◆ **Provided passage**:
┏━━

Feb. 5 (Bloomberg) -- Comcast Corp., the biggest U.S. cable operator, won a bid to keep Houston Regional Sports Network LP in bankruptcy over the objections of Major League Baseball’s Astros, whose games are carried on the channel.
The ruling prevents the Astros from terminating its media rights agreement with Comcast. The ball club has argued the current deal with Comcast, which has offered to buy the network, is unprofitable and hurts the team’s long-term prospects.
While the value of the Astros deal hasn’t been made public, other teams have reaped billions of dollars in similar transactions. The Los Angeles Dodgers are slated to receive more than $7 billion over 25 years for their broadcast rights from Time Warner Cable Inc., according to people familiar with the deal. The Philadelphia Phillies inked a deal with Comcast last month that was worth $2.5 billion in media rights fees over 25 years plus equity in the regional sports network, according to Philly.com.
U.S. Bankruptcy Judge Marvin Isgur at a hearing yesterday in Houston rejected the ball club’s arguments that Comcast colluded with units to force the company into an involuntary bankruptcy and that reorganizing the network under court protection was futile.
“This was not a case brought in bad faith” and “the case is not futile” because “there is nothing in the evidentiary record that shows the future of the network cannot be profitable,” the judge ruled.
Gene Dias, a spokesman for the Astros, didn’t immediately respond to a phone call seeking comment on the ruling. Paul Basta and Thomas Clare, lawyers for the Astros, didn’t respond to e-mails seeking comment.
Creditors, including affiliates of Philadelphia-based Comcast, filed an involuntary Chapter 11 bankruptcy petition against Houston Regional Sports on Sept. 27 “to avoid the destruction of the network’s substantial value,” according to court filings.
The network is 46 percent owned by the Astros, 31 percent by the National Basketball Association’s Houston Rockets and 22 percent by Comcast, according to court papers. Comcast, which claims to be owed more than $100 million, has said that it wants to buy the network’s assets or equity, saying it has substantial value.
The Rockets supported Comcast and eventually joined the cable company in seeking to put the network under court protection. The team opposes Comcast’s efforts to appoint an examiner or trustee to run a sale, saying value can be maximized through deals with other distributors.

┗━━

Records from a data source
┏━━

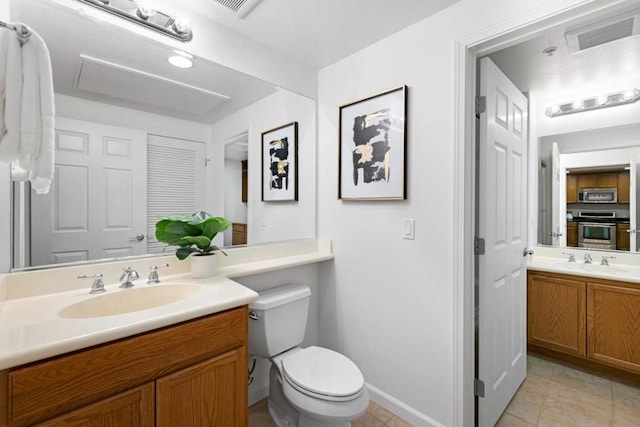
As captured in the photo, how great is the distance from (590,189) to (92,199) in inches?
142

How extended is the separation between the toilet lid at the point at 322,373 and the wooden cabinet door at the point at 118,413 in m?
0.63

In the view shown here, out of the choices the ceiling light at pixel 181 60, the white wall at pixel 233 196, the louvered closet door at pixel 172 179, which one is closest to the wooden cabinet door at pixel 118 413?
the louvered closet door at pixel 172 179

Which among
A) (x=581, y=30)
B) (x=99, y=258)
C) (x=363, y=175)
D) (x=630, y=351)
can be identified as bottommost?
(x=630, y=351)

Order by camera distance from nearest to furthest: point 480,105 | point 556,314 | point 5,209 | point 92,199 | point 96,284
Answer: point 5,209, point 96,284, point 92,199, point 480,105, point 556,314

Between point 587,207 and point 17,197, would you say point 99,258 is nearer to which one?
point 17,197

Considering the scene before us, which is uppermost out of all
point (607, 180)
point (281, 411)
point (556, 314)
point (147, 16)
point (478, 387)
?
point (147, 16)

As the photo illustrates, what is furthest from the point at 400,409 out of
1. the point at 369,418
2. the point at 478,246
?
the point at 478,246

┗━━

◆ **Exercises to complete**:
[a] In the article on the Houston sports network bankruptcy, reproduce word for word the stretch from "Creditors, including affiliates" through "has substantial value.".
[b] What share of Houston Regional Sports Network LP does Comcast own, according to the article on the network's bankruptcy?

◆ **Set of answers**:
[a]
Creditors, including affiliates of Philadelphia-based Comcast, filed an involuntary Chapter 11 bankruptcy petition against Houston Regional Sports on Sept. 27 “to avoid the destruction of the network’s substantial value,” according to court filings.
The network is 46 percent owned by the Astros, 31 percent by the National Basketball Association’s Houston Rockets and 22 percent by Comcast, according to court papers. Comcast, which claims to be owed more than $100 million, has said that it wants to buy the network’s assets or equity, saying it has substantial value.

[b] Comcast owns 22 percent of the network.